*TEXTE À LIRE*:
--- --- ---
Le futur archevêque de Nanning était le troisième enfant d’une famille de treize, dont quatre moururent en bas âge. Parmi les neuf autres, trois se consacrèrent à Dieu.
C’est dans la paroisse de Camboulazet, au hameau des Tavernes, commune de Carcenac-Peyralès (Aveyron) qu’il naquit le 9 juin 1880 : petit pays qui devait avoir l’honneur de donner à la Société des Missions-Etrangères deux autres missionnaires, les Pères Antoine et Julien Gombert, partis ensemble pour la Corée en 1900, morts ensemble pour la foi les 12 et 13 novembre 1950.
M. et Mme Albouy étaient des cultivateurs aisés et d’excellents chrétiens. Le jeune Paulin avait été inscrit à l’Œuvre de la Sainte-Enfance : déjà très généreux, il donnait ce qu’il pouvait « pour les petits enfants infidèles ». Il en fut récompensé un jour par M. le Curé, qui lui fit don d’un petit livre parlant de missions et de missionnaires ; les sœurs du futur évêque se souviennent encore de la réflexion de l’enfant, alors âgé d’une dizaine d’années, après la lecture de ce livre : « Je voudrais bien, moi aussi, aller en Chine et être martyr, je me laisserais bien tuer pour défendre ma foi, je serais ainsi certain d’aller au ciel tout droit. »
L’instituteur du village, M. Paillasse, lui enseigna les premières notions de la grammaire et du calcul ; les études n’étaient pas très poussées alors, et l’élève passait pour être d’une intelligence moyenne. Dieu devait se servir d’un petit ami, actuellement curé de Lavergne de la Salvetat, M. l’Abbé Imbert, pour le mettre sur le chemin du sacerdoce. Un jour de l’hiver 1893, celui-ci se rendait au presbytère pour prendre une leçon de latin chez l’abbé Latieulé, vicaire, quand il rencontra le petit Paulin sortant de l’école communale : « Ne serais-tu pas content, toi aussi, lui dit-il, de venir étudier le latin avec moi ? – Mais oui, si papa le permet. » Le vicaire, informé de la nouvelle, en parle à M. Albouy et le lendemain, ils étaient deux à se rendre au presbytère où, d’abord sous la direction de l’abbé Latieulé, puis sous celle de l’abbé Cassagne, ils suivirent des cours préparatoires au petit séminaire. Les vacances de 1894 furent aussi consacrées à des répétitions sous la direction d’un élève de rhétorique, l’abbé Barran, et ils entrèrent dès l’automne en quatrième au séminaire Saint-Pierre de Rodez.
Aspirant missionnaire.
--- --- ---
(Entrées stockées du jeu de données)
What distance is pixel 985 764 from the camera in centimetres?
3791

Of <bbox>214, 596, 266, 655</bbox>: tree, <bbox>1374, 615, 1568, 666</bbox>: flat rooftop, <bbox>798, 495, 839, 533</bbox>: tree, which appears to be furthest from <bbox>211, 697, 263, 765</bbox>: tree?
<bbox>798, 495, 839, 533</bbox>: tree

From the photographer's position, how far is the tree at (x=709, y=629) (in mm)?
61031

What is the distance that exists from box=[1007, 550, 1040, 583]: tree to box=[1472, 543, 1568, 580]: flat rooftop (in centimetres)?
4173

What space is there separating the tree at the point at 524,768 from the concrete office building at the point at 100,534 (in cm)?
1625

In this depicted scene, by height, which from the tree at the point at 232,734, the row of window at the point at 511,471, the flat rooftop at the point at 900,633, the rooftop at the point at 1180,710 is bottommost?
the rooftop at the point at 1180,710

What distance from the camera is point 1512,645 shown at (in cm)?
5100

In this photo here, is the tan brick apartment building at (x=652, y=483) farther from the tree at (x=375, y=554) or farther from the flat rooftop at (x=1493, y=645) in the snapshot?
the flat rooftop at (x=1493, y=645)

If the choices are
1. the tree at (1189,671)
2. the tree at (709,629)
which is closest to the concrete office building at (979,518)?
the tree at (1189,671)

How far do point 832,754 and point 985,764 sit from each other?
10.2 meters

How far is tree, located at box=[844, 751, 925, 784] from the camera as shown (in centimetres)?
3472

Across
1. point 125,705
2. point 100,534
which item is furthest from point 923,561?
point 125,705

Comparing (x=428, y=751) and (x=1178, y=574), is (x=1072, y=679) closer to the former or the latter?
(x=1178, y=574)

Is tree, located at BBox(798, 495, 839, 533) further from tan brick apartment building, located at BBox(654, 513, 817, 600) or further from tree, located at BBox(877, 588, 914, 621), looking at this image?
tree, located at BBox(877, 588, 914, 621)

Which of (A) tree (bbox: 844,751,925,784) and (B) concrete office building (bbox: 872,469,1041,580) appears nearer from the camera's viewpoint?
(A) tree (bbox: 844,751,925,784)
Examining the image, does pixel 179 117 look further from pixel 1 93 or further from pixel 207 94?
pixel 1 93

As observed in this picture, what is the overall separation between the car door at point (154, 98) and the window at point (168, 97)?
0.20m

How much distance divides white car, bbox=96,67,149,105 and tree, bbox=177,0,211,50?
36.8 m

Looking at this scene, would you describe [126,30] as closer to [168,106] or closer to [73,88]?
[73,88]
--- --- ---
*ÉNONCÉ*:
Réécrivez l'extrait du texte sur l'enfance du futur archevêque de Nanning depuis « Le futur archevêque » jusqu'à « 13 novembre 1950. », en remplaçant « Corée » par « Mandchourie ».

*RÉPONSE ATTENDUE*:
Le futur archevêque de Nanning était le troisième enfant d’une famille de treize, dont quatre moururent en bas âge. Parmi les neuf autres, trois se consacrèrent à Dieu.
C’est dans la paroisse de Camboulazet, au hameau des Tavernes, commune de Carcenac-Peyralès (Aveyron) qu’il naquit le 9 juin 1880 : petit pays qui devait avoir l’honneur de donner à la Société des Missions-Etrangères deux autres missionnaires, les Pères Antoine et Julien Gombert, partis ensemble pour la Mandchourie en 1900, morts ensemble pour la foi les 12 et 13 novembre 1950.